### DATA TO USE

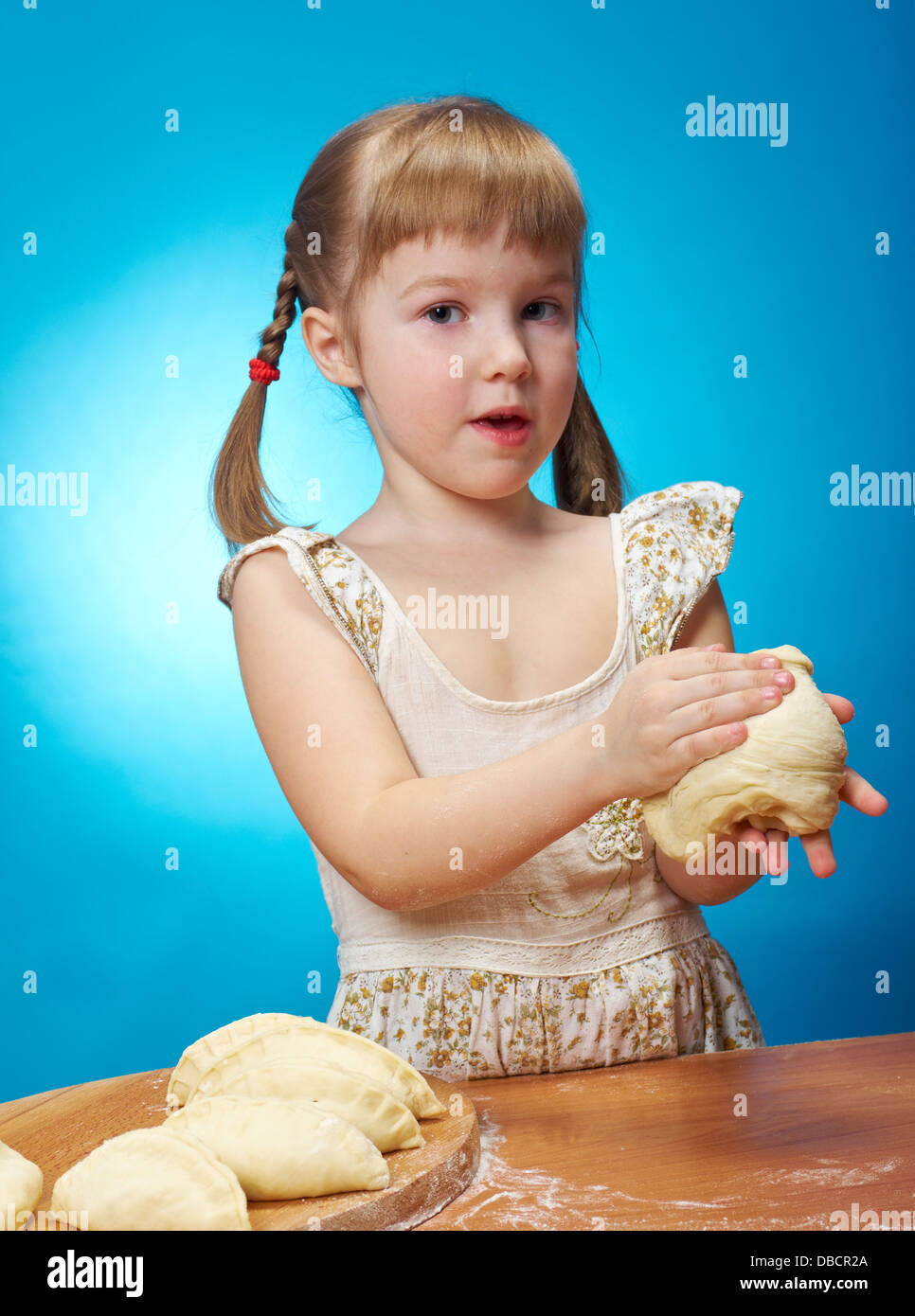 Smiling little girl kneading dough at kitchen with baking a pie ...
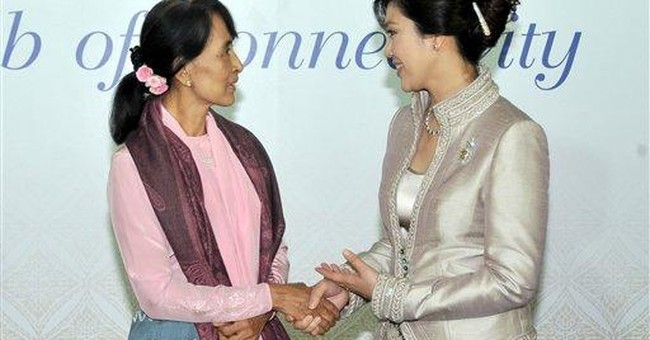 Suu Kyi gets ovation at first international speech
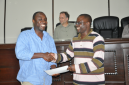RMU lecturer Francis Obeng (left) receives certificate of participation from Joseph Ansong (right)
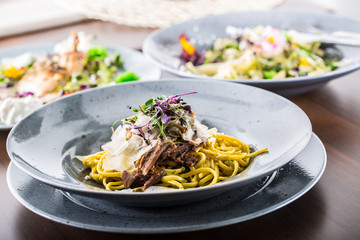 Pasta linguine with confit duck breast parmesan cheese and herb decoration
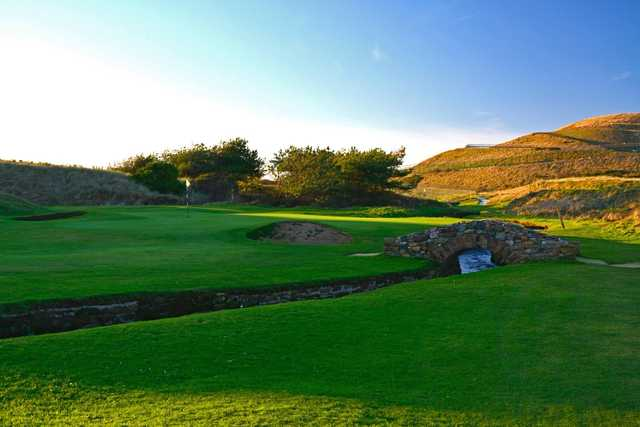 A sunny day view of a hole at Seascale Golf Club.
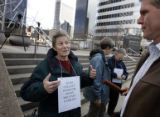 Sister Ardeth Platte  (l) talks with passer-by Bill Farr , from Lakewood on November 16, 2006,...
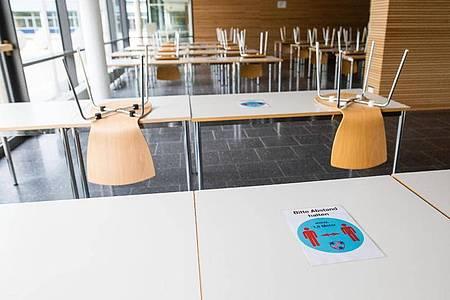 Ein Hinweisschild mit der Aufschrift «Bitte Abstand halten - mind. 1,5m Meter» klebt im Kreisgymnasium in Bad Krozingen auf einem Tisch. Foto: Philipp von Ditfurth/dpa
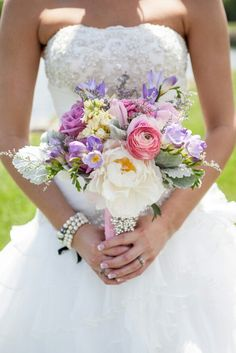 Pastel pinks lavenders and blues Bridal Bouquet with hydrangea, roses, peony and dusty miller by Twig Floral Designs, Carbondale,  Illinois www.twig-designs.com Jonathan Reiman Designer. Photo by KC Photography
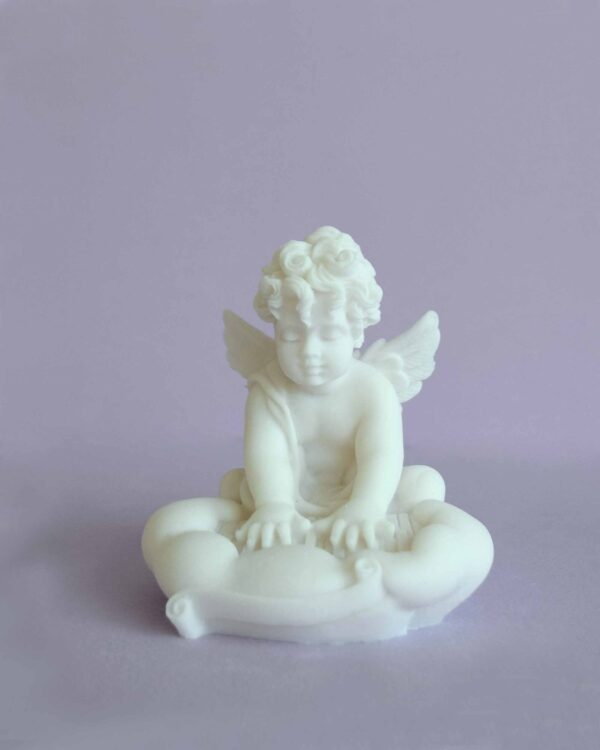 A statue of an Angel playing the piano in White color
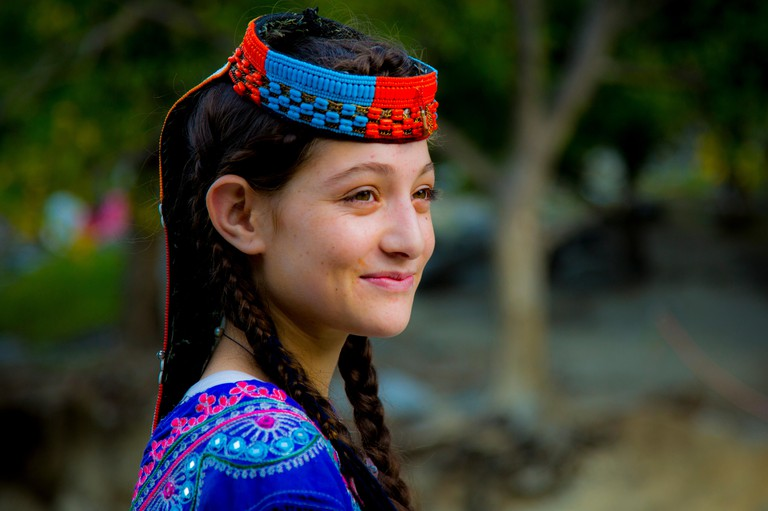 A beautiful Kalasha girl smiles as she passes a forest in Kalash Valley, Chitral, Pakistan.. Image shot 2016. Exact date unknown.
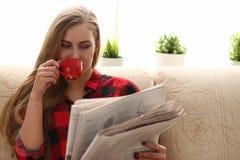 El coffe de consumición de la mujer y la lectura se sientan en el sofá foto de archivo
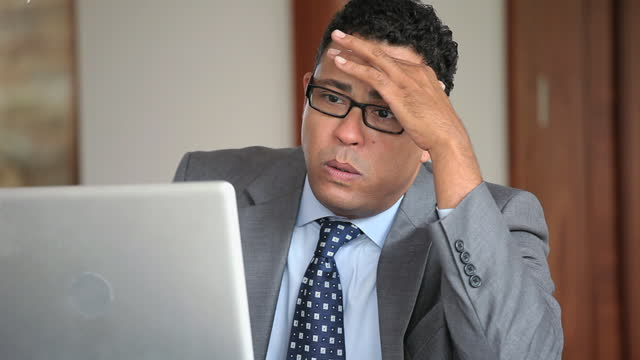 disappointed businessman using laptop in office - disappointment stock videos & royalty-free footage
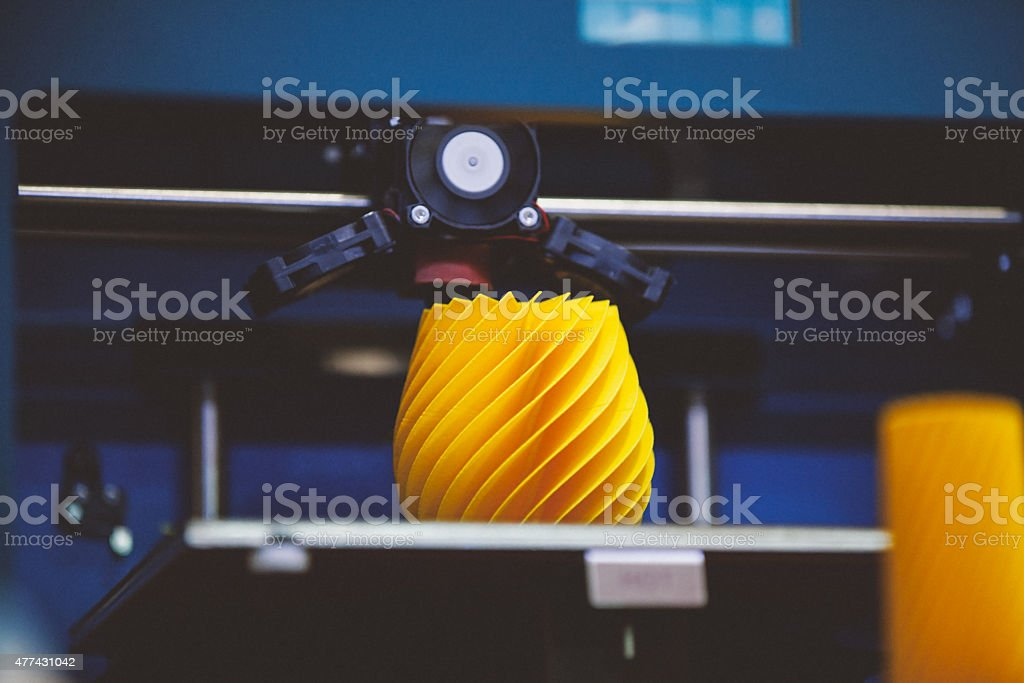 3D printing machine detail in action stock photo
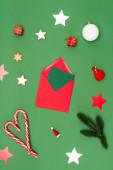 top view piros boríték kártyával közel karácsonyi baubles, sült csillagok és cukornád zöld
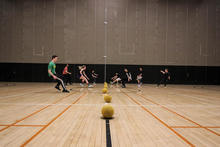 Students from all years in Science and Business and other Science programs racing to get the balls at the beginning of the game at SBSA's Dodgeball Tournament in the Winter 2018 term.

### WHAT TO WORK ON
Give every line of the listing above again, exactly, with no images.

### RESPONSE TO THE TASK
 Smiling little girl kneading dough at kitchen with baking a pie ...
 Suu Kyi gets ovation at first international speech
RMU lecturer Francis Obeng (left) receives certificate of participation from Joseph Ansong (right)
 Pasta linguine with confit duck breast parmesan cheese and herb decoration
 A sunny day view of a hole at Seascale Golf Club.
 Sister Ardeth Platte  (l) talks with passer-by Bill Farr , from Lakewood on November 16, 2006,...
 Ein Hinweisschild mit der Aufschrift «Bitte Abstand halten - mind. 1,5m Meter» klebt im Kreisgymnasium in Bad Krozingen auf einem Tisch. Foto: Philipp von Ditfurth/dpa
 Pastel pinks lavenders and blues Bridal Bouquet with hydrangea, roses, peony and dusty miller by Twig Floral Designs, Carbondale,  Illinois www.twig-designs.com Jonathan Reiman Designer. Photo by KC Photography
 A statue of an Angel playing the piano in White color
 A beautiful Kalasha girl smiles as she passes a forest in Kalash Valley, Chitral, Pakistan.. Image shot 2016. Exact date unknown.
 El coffe de consumición de la mujer y la lectura se sientan en el sofá foto de archivo
 disappointed businessman using laptop in office - disappointment stock videos & royalty-free footage
 3D printing machine detail in action stock photo
 top view piros boríték kártyával közel karácsonyi baubles, sült csillagok és cukornád zöld
 Students from all years in Science and Business and other Science programs racing to get the balls at the beginning of the game at SBSA's Dodgeball Tournament in the Winter 2018 term.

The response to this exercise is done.